昭和と一口に言っても、アジア太平洋戦争をはさんで63年余の長きにわたる。したがって昭和に生まれた世代も、戦前派、戦中派、戦後派、戦無派などと分類されるが、今なお在世の昭和生まれの中では戦後派がもっとも多い。大半が昭和20年代に生まれた、いわゆる団塊の世代がその中核をなしているからである。
この点、私のように昭和30年代に生まれた者は、いささか立場が弱い。昭和40年以降に生まれた世代は「新人類」などと呼ばれ、我ら30年代生まれは、
「団塊の世代と新人類とのミッシングリンク」
などと、ひどい言われようなのだ。
ミッシングリンクとは、ダーウィンの進化論に従うならば、すべての生物は適者生存の原則に従って進化してきたはずなのだが、たとえばヒトの場合、類人猿と原人とでは外見・生態ともに違いすぎる。両者の中間的な存在があって然るべきなのだが、化石などまったく見つからない。進化の連鎖が断絶している、ということである。最近の研究では、ホモ・サピエンス以外にも複数の原人が生まれたが、結局はヒトの先祖が生き残ったのだと分かってきたので、この言葉自体が死語になりつつあると聞くが。
余談はさておき、私がここで語らせていただく「昭和の正月風景」とは、もっぱら30年代末から40年代の高度経済成長期における、東京の一角に限定された話題であることを明記しておく。
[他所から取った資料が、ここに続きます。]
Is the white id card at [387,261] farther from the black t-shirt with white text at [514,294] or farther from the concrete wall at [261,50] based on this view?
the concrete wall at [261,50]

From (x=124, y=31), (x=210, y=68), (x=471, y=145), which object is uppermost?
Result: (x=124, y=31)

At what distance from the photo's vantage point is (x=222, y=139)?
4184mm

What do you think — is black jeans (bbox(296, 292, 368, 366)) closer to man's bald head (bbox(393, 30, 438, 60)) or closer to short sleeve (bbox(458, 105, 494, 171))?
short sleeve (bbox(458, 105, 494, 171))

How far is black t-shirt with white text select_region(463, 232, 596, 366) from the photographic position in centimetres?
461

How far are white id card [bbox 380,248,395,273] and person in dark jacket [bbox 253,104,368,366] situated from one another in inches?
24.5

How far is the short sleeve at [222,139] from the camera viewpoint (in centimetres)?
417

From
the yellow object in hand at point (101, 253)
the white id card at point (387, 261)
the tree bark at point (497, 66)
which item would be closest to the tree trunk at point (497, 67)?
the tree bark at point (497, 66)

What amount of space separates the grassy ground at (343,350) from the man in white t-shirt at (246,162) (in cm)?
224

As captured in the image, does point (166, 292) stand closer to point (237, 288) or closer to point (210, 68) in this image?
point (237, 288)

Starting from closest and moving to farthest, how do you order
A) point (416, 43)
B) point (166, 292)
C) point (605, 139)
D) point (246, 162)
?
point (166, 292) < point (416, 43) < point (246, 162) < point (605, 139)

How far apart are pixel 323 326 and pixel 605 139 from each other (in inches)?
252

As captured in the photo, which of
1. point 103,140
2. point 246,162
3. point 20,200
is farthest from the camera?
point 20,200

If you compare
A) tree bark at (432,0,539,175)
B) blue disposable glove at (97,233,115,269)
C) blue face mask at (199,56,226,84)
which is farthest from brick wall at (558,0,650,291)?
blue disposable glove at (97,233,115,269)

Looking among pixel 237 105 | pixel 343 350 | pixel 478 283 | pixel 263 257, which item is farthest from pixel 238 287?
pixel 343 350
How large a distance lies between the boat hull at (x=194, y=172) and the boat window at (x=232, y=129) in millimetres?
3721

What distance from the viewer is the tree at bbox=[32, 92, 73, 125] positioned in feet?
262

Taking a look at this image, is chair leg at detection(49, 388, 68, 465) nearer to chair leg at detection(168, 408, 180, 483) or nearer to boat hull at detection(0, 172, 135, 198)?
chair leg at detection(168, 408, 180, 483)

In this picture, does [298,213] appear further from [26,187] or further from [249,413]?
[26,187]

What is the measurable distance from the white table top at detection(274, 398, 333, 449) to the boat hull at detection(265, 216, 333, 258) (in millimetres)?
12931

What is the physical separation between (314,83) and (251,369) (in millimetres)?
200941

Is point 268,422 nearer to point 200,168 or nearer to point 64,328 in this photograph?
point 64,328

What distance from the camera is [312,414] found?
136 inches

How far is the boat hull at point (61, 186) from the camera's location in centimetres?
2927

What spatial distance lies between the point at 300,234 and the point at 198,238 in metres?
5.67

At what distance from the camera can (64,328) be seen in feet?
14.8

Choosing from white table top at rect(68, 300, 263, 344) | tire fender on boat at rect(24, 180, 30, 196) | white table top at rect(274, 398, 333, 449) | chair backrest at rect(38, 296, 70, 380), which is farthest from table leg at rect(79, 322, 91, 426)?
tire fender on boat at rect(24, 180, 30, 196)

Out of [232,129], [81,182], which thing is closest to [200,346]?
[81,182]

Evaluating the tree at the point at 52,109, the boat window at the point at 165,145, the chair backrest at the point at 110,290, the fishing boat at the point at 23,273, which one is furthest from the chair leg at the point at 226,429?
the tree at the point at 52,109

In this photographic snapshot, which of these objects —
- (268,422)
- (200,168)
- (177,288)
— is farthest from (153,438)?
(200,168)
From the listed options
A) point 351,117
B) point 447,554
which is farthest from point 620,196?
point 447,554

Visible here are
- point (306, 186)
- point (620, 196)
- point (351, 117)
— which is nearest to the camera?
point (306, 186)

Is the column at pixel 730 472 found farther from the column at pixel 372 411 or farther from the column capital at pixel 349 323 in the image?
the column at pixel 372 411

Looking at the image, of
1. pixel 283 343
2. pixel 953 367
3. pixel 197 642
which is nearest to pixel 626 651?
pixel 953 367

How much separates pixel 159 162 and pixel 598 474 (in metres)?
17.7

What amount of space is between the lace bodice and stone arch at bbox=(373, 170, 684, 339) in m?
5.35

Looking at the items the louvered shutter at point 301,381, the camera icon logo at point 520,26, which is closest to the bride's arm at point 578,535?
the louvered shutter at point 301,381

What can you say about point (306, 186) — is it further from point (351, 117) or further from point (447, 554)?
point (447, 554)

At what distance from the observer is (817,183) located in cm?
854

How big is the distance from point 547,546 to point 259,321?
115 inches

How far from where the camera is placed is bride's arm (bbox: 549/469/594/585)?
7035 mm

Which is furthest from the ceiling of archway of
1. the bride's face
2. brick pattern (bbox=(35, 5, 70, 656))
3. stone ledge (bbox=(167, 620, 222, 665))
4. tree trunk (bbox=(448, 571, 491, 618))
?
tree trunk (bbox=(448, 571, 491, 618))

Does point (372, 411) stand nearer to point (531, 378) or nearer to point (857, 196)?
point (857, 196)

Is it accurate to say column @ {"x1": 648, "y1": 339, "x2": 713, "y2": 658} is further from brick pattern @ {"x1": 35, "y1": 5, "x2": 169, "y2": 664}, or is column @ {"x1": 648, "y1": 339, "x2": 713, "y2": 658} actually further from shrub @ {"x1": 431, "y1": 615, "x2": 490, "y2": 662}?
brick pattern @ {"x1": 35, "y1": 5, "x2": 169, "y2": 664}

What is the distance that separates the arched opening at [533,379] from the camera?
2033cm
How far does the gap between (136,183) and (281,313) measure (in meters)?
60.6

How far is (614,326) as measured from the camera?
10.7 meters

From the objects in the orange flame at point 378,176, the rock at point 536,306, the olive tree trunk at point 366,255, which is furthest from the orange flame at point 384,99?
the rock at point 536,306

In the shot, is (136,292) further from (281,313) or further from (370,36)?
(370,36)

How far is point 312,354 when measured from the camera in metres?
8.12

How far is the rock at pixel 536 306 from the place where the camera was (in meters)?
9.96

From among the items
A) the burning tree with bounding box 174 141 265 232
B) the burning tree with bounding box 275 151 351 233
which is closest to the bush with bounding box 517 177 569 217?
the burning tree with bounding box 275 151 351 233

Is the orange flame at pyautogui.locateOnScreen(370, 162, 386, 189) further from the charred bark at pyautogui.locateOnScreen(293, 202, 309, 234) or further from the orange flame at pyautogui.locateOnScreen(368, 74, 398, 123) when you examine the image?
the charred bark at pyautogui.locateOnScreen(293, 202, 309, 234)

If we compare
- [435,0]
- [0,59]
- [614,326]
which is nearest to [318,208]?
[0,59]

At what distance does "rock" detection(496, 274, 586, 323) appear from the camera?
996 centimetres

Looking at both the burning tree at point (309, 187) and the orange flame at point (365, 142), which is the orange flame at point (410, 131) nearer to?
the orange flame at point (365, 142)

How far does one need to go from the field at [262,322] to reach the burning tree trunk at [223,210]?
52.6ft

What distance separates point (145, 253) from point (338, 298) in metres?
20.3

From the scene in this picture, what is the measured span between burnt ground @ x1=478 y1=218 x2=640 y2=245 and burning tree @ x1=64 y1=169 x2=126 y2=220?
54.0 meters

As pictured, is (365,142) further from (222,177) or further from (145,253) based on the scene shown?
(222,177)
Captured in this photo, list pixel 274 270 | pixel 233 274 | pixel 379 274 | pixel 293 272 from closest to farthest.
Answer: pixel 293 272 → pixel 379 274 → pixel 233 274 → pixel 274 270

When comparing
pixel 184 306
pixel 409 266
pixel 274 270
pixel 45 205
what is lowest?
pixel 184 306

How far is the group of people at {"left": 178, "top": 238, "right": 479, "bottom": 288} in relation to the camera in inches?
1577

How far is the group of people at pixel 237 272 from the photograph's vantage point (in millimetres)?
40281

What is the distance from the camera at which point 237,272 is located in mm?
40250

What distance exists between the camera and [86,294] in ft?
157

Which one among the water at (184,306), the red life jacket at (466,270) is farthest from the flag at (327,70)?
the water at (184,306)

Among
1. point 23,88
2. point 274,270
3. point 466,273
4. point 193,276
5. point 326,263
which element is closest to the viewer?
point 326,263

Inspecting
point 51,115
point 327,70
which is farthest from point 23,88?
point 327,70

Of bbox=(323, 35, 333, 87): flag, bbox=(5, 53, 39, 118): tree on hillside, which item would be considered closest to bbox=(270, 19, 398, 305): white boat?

そもそも雪深い北海道・東北から温暖な南九州・沖縄まで、南北に長い日本列島において、正月風景などとひとくくりで語れるはずもない。
当時の年越しは、NHKとともにあった。おおむねどこの家でも、大晦日の夜は『紅白歌合戦』を見て過ごし、続いて『行く年来る年』を見ている間に日付が変わる、というパターンである。『紅白』はギャラが安いのだが、とにかく出場すれば大変な名誉で、その後10年くらいは営業に不自由しない、という知識は、早くも中学生の時に仕込んだ。今はそんなこともないのだろうが。
▲写真 イメージ 出典:Shoko Shimabukuro / Getty Images
平成になってからは、私の両親が他界したという事情もあって、親戚の家で年を越すことが多くなったが、昭和世代は相変わらず『紅白』だが、ほとんどBGMみたいなもので、平成生まれの子供たちは、別室で『笑ってはいけない』シリーズを見て笑い転げているという具合になった。